Консул не знал, что и подумать. Насколько ему было известно, супруга генерала Адлеркрейца была типичная англичанка с головы до пят; она решительно и твердо, неуклонно и бескомпромиссно придерживалась всех английских обычаев, привычек и предрассудков в самом центре Шлахтштадта, и то, что даже эта дама настолько заразилась чужеземной причудой, что в нарушение всех правил допустила нашего немыслимого Карла в свой образцово-чинный английский дом, показалось консулу донельзя странным.
Месяца два до консула не доходило никаких вестей о Карле, но как-то вечером Карл объявился в консульстве собственной персоной. Он снова искал уединения консульского кабинета, чтобы написать письма домой; в казарме ему никак не удавалось это сделать.
— Вы, мне кажется, должны были бы теперь обретаться по крайней мере в доме фельдмаршала, — пошутил консул.
— Пока нет, только с будущей недели, — с подкупающей простотой отвечал Карл. — Я определяюсь на службу к генерал-коменданту крепости Рейнфестунг.
Консул улыбнулся, предложил Карлу устроиться за одним из столов в приемной и предоставил ему заниматься своей перепиской.

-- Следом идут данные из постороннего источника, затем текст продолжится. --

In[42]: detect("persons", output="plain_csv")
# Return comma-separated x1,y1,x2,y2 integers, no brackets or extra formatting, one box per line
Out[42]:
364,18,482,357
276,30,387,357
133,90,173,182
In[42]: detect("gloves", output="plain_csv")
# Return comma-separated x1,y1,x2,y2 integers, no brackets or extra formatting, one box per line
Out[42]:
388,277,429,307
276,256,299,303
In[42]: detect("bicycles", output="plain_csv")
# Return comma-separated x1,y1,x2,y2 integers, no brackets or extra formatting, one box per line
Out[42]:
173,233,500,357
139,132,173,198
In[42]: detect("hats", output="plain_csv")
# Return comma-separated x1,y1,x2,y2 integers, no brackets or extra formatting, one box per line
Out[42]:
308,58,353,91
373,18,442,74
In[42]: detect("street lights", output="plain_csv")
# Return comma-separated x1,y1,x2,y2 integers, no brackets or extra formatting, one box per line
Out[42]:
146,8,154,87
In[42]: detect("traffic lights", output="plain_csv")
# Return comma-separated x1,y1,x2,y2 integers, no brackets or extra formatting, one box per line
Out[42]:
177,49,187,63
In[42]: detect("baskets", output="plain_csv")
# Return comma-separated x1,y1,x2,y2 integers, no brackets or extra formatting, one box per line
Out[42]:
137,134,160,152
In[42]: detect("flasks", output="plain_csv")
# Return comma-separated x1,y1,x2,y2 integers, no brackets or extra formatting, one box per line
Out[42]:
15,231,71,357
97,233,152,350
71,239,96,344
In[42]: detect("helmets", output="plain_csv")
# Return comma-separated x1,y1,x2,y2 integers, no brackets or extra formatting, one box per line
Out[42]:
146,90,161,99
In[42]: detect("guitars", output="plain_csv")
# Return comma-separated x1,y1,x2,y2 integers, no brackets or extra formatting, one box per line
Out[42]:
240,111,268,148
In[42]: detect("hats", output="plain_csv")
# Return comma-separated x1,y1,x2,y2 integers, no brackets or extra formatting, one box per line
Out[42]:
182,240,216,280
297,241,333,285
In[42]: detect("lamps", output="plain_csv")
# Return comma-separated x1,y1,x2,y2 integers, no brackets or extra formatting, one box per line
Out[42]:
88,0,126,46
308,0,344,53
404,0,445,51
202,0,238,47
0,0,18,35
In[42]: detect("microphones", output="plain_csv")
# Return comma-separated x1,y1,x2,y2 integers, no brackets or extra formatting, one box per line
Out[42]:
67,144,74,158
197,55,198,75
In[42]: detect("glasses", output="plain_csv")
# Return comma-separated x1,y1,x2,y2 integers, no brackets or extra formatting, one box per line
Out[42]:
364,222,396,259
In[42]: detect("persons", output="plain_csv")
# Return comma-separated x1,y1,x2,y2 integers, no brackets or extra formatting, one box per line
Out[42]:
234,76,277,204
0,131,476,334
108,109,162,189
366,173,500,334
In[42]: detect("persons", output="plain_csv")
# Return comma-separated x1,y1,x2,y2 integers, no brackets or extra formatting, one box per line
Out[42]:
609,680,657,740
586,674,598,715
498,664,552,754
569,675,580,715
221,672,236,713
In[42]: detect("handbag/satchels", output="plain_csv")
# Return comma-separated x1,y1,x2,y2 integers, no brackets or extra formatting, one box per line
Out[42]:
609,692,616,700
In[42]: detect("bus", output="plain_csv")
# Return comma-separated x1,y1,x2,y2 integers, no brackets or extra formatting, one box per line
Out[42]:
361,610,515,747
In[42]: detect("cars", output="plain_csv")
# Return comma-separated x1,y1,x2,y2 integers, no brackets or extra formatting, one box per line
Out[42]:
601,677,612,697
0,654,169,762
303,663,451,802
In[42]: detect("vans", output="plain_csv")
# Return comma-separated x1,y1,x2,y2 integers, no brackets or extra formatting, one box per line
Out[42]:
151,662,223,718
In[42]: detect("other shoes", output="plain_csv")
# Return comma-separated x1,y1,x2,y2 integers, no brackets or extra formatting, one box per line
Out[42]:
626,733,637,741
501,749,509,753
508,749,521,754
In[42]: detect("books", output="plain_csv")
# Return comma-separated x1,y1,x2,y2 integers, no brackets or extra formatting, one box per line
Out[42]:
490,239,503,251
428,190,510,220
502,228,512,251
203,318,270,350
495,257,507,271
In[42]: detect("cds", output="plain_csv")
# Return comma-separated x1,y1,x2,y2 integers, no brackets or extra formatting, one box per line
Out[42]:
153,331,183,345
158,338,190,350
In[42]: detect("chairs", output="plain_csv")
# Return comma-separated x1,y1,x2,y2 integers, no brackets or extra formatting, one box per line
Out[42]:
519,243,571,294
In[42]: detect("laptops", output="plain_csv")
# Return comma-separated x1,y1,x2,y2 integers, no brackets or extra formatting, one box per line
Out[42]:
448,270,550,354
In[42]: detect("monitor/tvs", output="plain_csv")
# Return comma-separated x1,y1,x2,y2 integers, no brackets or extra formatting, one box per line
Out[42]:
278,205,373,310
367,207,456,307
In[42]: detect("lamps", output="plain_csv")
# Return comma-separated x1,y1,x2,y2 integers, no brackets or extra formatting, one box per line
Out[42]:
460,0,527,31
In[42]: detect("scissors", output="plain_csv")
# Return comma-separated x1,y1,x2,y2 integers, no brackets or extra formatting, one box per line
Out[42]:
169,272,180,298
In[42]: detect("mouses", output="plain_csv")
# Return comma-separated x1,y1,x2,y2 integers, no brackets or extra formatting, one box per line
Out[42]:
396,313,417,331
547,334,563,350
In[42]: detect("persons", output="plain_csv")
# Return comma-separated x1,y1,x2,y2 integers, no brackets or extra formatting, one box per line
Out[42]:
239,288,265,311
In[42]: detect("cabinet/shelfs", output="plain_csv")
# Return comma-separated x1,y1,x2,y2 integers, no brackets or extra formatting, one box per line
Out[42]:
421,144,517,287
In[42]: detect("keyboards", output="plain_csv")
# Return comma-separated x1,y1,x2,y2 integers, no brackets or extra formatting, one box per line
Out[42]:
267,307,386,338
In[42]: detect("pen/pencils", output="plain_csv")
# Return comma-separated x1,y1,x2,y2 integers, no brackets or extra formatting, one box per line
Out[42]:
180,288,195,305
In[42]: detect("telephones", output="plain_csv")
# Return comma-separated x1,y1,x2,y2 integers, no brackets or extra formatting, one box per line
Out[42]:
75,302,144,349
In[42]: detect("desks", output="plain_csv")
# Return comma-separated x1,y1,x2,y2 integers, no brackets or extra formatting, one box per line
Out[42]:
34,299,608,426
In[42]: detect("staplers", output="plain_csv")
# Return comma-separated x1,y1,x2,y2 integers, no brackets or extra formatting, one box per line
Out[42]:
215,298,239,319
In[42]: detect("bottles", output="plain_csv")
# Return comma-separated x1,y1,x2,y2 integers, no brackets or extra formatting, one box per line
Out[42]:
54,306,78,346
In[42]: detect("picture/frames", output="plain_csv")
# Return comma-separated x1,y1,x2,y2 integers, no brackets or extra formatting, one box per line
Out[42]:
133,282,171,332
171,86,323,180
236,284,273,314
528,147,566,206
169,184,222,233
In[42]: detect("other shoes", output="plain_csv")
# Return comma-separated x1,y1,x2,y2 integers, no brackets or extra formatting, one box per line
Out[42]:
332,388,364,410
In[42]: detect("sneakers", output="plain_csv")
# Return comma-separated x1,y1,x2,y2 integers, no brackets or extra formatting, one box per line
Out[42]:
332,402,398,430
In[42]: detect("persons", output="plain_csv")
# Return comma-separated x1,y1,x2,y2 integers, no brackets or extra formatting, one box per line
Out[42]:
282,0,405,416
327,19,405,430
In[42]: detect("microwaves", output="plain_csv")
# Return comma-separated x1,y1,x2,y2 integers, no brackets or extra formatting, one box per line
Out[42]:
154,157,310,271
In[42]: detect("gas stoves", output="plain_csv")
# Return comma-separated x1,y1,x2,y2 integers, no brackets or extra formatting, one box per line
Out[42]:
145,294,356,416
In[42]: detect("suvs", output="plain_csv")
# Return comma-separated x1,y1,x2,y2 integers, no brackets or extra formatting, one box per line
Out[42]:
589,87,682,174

Возвратившись через некоторое время, он увидел, что Карл, кончив писать, с детским восхищением и любопытством разглядывает толстые конверты со штампом консульства, лежавшие на столе. Казалось, его поражал контраст между этими солидными предметами и тоненьким жидким конвертиком, который он держал в руке. Он был еще больше подавлен, когда консул растолковал ему, что большие конверты — для официальных бумаг.
— Вы пишете кому-нибудь из своих друзей? — спросил консул, тронутый его наивностью.
— О да! — горячо заверил его Карл.
— Может быть, хотите отправить свое письмо в таком конверте? — вопросило это должностное лицо.
Сияющие глаза и широкая улыбка Карла послужили достаточно выразительным ответом. В конце концов почему не сделать такой крошечной подачки этому бездомному бродяжке, все еще, по-видимому, бессознательно тянувшемуся под его консульское крылышко? Консул дал Карлу конверт, и тот с мальчишеским тщеславием принялся выводить на нем адрес. Это был последний визит Карла в консульство.
Как выяснилось, он сказал чистую правду: в скором времени консул узнал, что Карл посредством каких-то перетасовок, санкционированных в неких высоких военных инстанциях, и в самом деле откомандирован в личное распоряжение коменданта Рейнфестунга.